Caso José Pereira: MPF recorre contra sentença que considerou prescritível crime contra a humanidade



O Ministério Público Federal (MPF) encaminhou nesta sexta-feira (22) à Justiça Federal em Marabá (PA) recurso contra sentença que considerou prescritos os crimes do caso Zé Pereira. Além de o direito internacional considerar a submissão à escravidão um crime imprescritível, por ser crime contra a humanidade, o Brasil se comprometeu internacionalmente a levar os criminosos a julgamento, lembra o MPF no recurso.

Os crimes foram cometidos em Sapucaia (PA) em 1989, quando José Pereira Ferreira estava com 17 anos. Ele foi submetido a condições análogas às de escravo, tentou fugir e foi baleado na cabeça, só sobrevivendo porque fingiu-se de morto ao lado do corpo de outra vítima dos criminosos. Em 2003, o Brasil comprometeu-se perante a Comissão Interamericana de Direitos Humanos (CIDH) – órgão da Organização dos Estados Americanos (OEA) – a julgar os criminosos.

No último dia 15, o juiz federal Marcelo Honorato declarou extinta a punibilidade dos três acusados, Augusto Pereira Alves, José Gomes de Melo e um terceiro, conhecido apenas pelo primeiro nome, Carlos.

“Os crimes objeto de apuração e persecução no presente processo são imprescritíveis, e assim eram reconhecidos antes de sua ocorrência, tratando-se de delitos perpetrados mediante graves violações de direitos humanos, marcados também pelo fato de a proibição da escravidão ser norma imperativa de Direito Internacional, de cuja observância nenhum dos ramos de poder do Estado brasileiro pode se afastar”, ressaltam, no recurso, os procuradores da República Lucas Daniel Chaves de Freitas e Alexandre Aparizi.
Risco de comportamento contraditório – Os membros do MPF também destacam que, tendo em vista que o Brasil se comprometeu em âmbito internacional a continuar com os esforços para punir os acusados, deixar de fazer isso tendo como base argumentação baseada apenas na legislação brasileira seria “insustentável comportamento contraditório e desarmônico com a própria Constituição Federal, que, por seu caráter cosmopolita, abre-se a uma interpretação dialógica com os tratados de Direito Humanos e com o costume internacional nessa matéria”.

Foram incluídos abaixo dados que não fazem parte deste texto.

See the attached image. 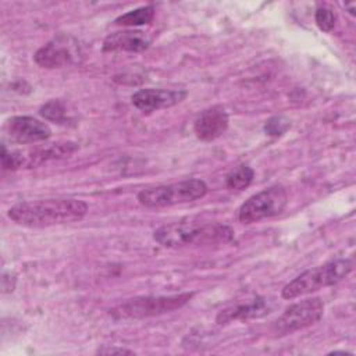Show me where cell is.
Returning <instances> with one entry per match:
<instances>
[{"mask_svg":"<svg viewBox=\"0 0 356 356\" xmlns=\"http://www.w3.org/2000/svg\"><path fill=\"white\" fill-rule=\"evenodd\" d=\"M88 213V204L79 199H44L14 204L7 216L18 225L46 228L81 221Z\"/></svg>","mask_w":356,"mask_h":356,"instance_id":"1","label":"cell"},{"mask_svg":"<svg viewBox=\"0 0 356 356\" xmlns=\"http://www.w3.org/2000/svg\"><path fill=\"white\" fill-rule=\"evenodd\" d=\"M153 238L164 248H185L191 245H211L227 243L232 241L234 231L221 224L200 222V221H179L159 227Z\"/></svg>","mask_w":356,"mask_h":356,"instance_id":"2","label":"cell"},{"mask_svg":"<svg viewBox=\"0 0 356 356\" xmlns=\"http://www.w3.org/2000/svg\"><path fill=\"white\" fill-rule=\"evenodd\" d=\"M352 271V261L349 259H337L321 266L309 268L293 278L282 288L281 296L284 299H295L298 296L313 293L321 288L331 286L342 281Z\"/></svg>","mask_w":356,"mask_h":356,"instance_id":"3","label":"cell"},{"mask_svg":"<svg viewBox=\"0 0 356 356\" xmlns=\"http://www.w3.org/2000/svg\"><path fill=\"white\" fill-rule=\"evenodd\" d=\"M207 193V185L202 179H185L175 184L160 185L143 189L138 193V200L142 206L150 209L170 207L175 204L191 203L202 199Z\"/></svg>","mask_w":356,"mask_h":356,"instance_id":"4","label":"cell"},{"mask_svg":"<svg viewBox=\"0 0 356 356\" xmlns=\"http://www.w3.org/2000/svg\"><path fill=\"white\" fill-rule=\"evenodd\" d=\"M193 292H182L168 296H136L113 307L110 314L115 318H145L174 312L185 306Z\"/></svg>","mask_w":356,"mask_h":356,"instance_id":"5","label":"cell"},{"mask_svg":"<svg viewBox=\"0 0 356 356\" xmlns=\"http://www.w3.org/2000/svg\"><path fill=\"white\" fill-rule=\"evenodd\" d=\"M288 203V193L284 186L275 185L252 195L238 210V218L242 224L257 222L264 218L278 216Z\"/></svg>","mask_w":356,"mask_h":356,"instance_id":"6","label":"cell"},{"mask_svg":"<svg viewBox=\"0 0 356 356\" xmlns=\"http://www.w3.org/2000/svg\"><path fill=\"white\" fill-rule=\"evenodd\" d=\"M324 313V302L320 298H309L296 302L273 323L271 331L275 337H284L316 324Z\"/></svg>","mask_w":356,"mask_h":356,"instance_id":"7","label":"cell"},{"mask_svg":"<svg viewBox=\"0 0 356 356\" xmlns=\"http://www.w3.org/2000/svg\"><path fill=\"white\" fill-rule=\"evenodd\" d=\"M81 56L78 43L70 36L60 35L42 46L33 56L38 65L43 68H60L78 63Z\"/></svg>","mask_w":356,"mask_h":356,"instance_id":"8","label":"cell"},{"mask_svg":"<svg viewBox=\"0 0 356 356\" xmlns=\"http://www.w3.org/2000/svg\"><path fill=\"white\" fill-rule=\"evenodd\" d=\"M7 138L14 143H36L50 138L51 129L46 122H42L29 115H15L7 120L4 125Z\"/></svg>","mask_w":356,"mask_h":356,"instance_id":"9","label":"cell"},{"mask_svg":"<svg viewBox=\"0 0 356 356\" xmlns=\"http://www.w3.org/2000/svg\"><path fill=\"white\" fill-rule=\"evenodd\" d=\"M188 96L186 90L178 89H154L146 88L139 89L131 96L132 104L143 111V113H153L156 110L168 108L178 103H181Z\"/></svg>","mask_w":356,"mask_h":356,"instance_id":"10","label":"cell"},{"mask_svg":"<svg viewBox=\"0 0 356 356\" xmlns=\"http://www.w3.org/2000/svg\"><path fill=\"white\" fill-rule=\"evenodd\" d=\"M228 114L221 106H211L203 110L195 120L193 131L200 140H214L228 128Z\"/></svg>","mask_w":356,"mask_h":356,"instance_id":"11","label":"cell"},{"mask_svg":"<svg viewBox=\"0 0 356 356\" xmlns=\"http://www.w3.org/2000/svg\"><path fill=\"white\" fill-rule=\"evenodd\" d=\"M270 313L268 302L264 298H254L250 302H242L236 305H231L221 312H218L216 317V323L222 325L228 324L234 320H250V318H259Z\"/></svg>","mask_w":356,"mask_h":356,"instance_id":"12","label":"cell"},{"mask_svg":"<svg viewBox=\"0 0 356 356\" xmlns=\"http://www.w3.org/2000/svg\"><path fill=\"white\" fill-rule=\"evenodd\" d=\"M150 38L142 31H118L110 33L103 42V51L140 53L149 49Z\"/></svg>","mask_w":356,"mask_h":356,"instance_id":"13","label":"cell"},{"mask_svg":"<svg viewBox=\"0 0 356 356\" xmlns=\"http://www.w3.org/2000/svg\"><path fill=\"white\" fill-rule=\"evenodd\" d=\"M78 145L74 142H58L51 143L46 147H38L29 150L26 153L22 152V167H38L50 160H58L70 157L74 152H76Z\"/></svg>","mask_w":356,"mask_h":356,"instance_id":"14","label":"cell"},{"mask_svg":"<svg viewBox=\"0 0 356 356\" xmlns=\"http://www.w3.org/2000/svg\"><path fill=\"white\" fill-rule=\"evenodd\" d=\"M154 17V7L153 6H145L135 10H131L118 18H115V25L122 26H138V25H146L153 21Z\"/></svg>","mask_w":356,"mask_h":356,"instance_id":"15","label":"cell"},{"mask_svg":"<svg viewBox=\"0 0 356 356\" xmlns=\"http://www.w3.org/2000/svg\"><path fill=\"white\" fill-rule=\"evenodd\" d=\"M253 177V168L249 165H239L225 177V186L231 191H242L252 184Z\"/></svg>","mask_w":356,"mask_h":356,"instance_id":"16","label":"cell"},{"mask_svg":"<svg viewBox=\"0 0 356 356\" xmlns=\"http://www.w3.org/2000/svg\"><path fill=\"white\" fill-rule=\"evenodd\" d=\"M40 115L49 121L57 122V124H63L67 118V113H65V106L61 100H50L47 103H44L40 110H39Z\"/></svg>","mask_w":356,"mask_h":356,"instance_id":"17","label":"cell"},{"mask_svg":"<svg viewBox=\"0 0 356 356\" xmlns=\"http://www.w3.org/2000/svg\"><path fill=\"white\" fill-rule=\"evenodd\" d=\"M291 127V121L282 115H275L271 117L268 121L264 124V132L270 136H280L288 131Z\"/></svg>","mask_w":356,"mask_h":356,"instance_id":"18","label":"cell"},{"mask_svg":"<svg viewBox=\"0 0 356 356\" xmlns=\"http://www.w3.org/2000/svg\"><path fill=\"white\" fill-rule=\"evenodd\" d=\"M1 165L4 170H17L22 167V152L8 150L6 145L1 146Z\"/></svg>","mask_w":356,"mask_h":356,"instance_id":"19","label":"cell"},{"mask_svg":"<svg viewBox=\"0 0 356 356\" xmlns=\"http://www.w3.org/2000/svg\"><path fill=\"white\" fill-rule=\"evenodd\" d=\"M314 17H316V22H317V25H318V28L321 31H324V32L332 31V28L335 25V19H337V17L332 13V10H330V8L324 7V6L318 7L316 10V15Z\"/></svg>","mask_w":356,"mask_h":356,"instance_id":"20","label":"cell"},{"mask_svg":"<svg viewBox=\"0 0 356 356\" xmlns=\"http://www.w3.org/2000/svg\"><path fill=\"white\" fill-rule=\"evenodd\" d=\"M97 353L100 355H132L134 352L129 350V349H125V348H114V346H104L102 349L97 350Z\"/></svg>","mask_w":356,"mask_h":356,"instance_id":"21","label":"cell"}]
</instances>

De acordo com o MPF, o descumprimento do compromisso com a CIDH pode gerar responsabilização do Brasil em âmbito internacional, “tanto pela inobservância de norma jus cogens [norma aceita e reconhecida pela comunidade internacional de Estados em seu conjunto cuja determinação não admite acordo em contrário e que só pode ser modificada por uma norma ulterior de direito internacional geral que tenha o mesmo caráter], como pelo desrespeito de pactuação específica formulada em acordo de solução amistosa perante a Comissão Interamericana de Direitos Humanos”.

Ainda segundo os membros do MPF em Marabá, a manutenção da sentença que declarou extinta a punibilidade dos acusados representaria nova violação aos direitos humanos, pela inobservância do dever de investigar e punir, extraído da interpretação conjunta dos artigos 1º, 8º e 25 da Convenção Americana de Direitos Humanos.

Reconhecimento da responsabilidade – O compromisso com a CIDH foi assumido pelo país em decorrência de o Brasil ter sido acusado pelas organizações não governamentais Américas Watch e Centro pela Justiça e o Direito Internacional (CEJIL) de não ter respondido adequadamente às denúncias de prática de trabalho análogo à escravidão e de haver desinteresse e ineficácia nas investigações e processos referentes aos criminosos.

No decorrer do processo na CIDH o Brasil reconheceu pela primeira vez sua responsabilidade pela existência de trabalho escravo no país e também se comprometeu a adotar medidas – incluindo modificações legislativas – para prevenir e punir outros casos, além de iniciativas de conscientização sobre o tema.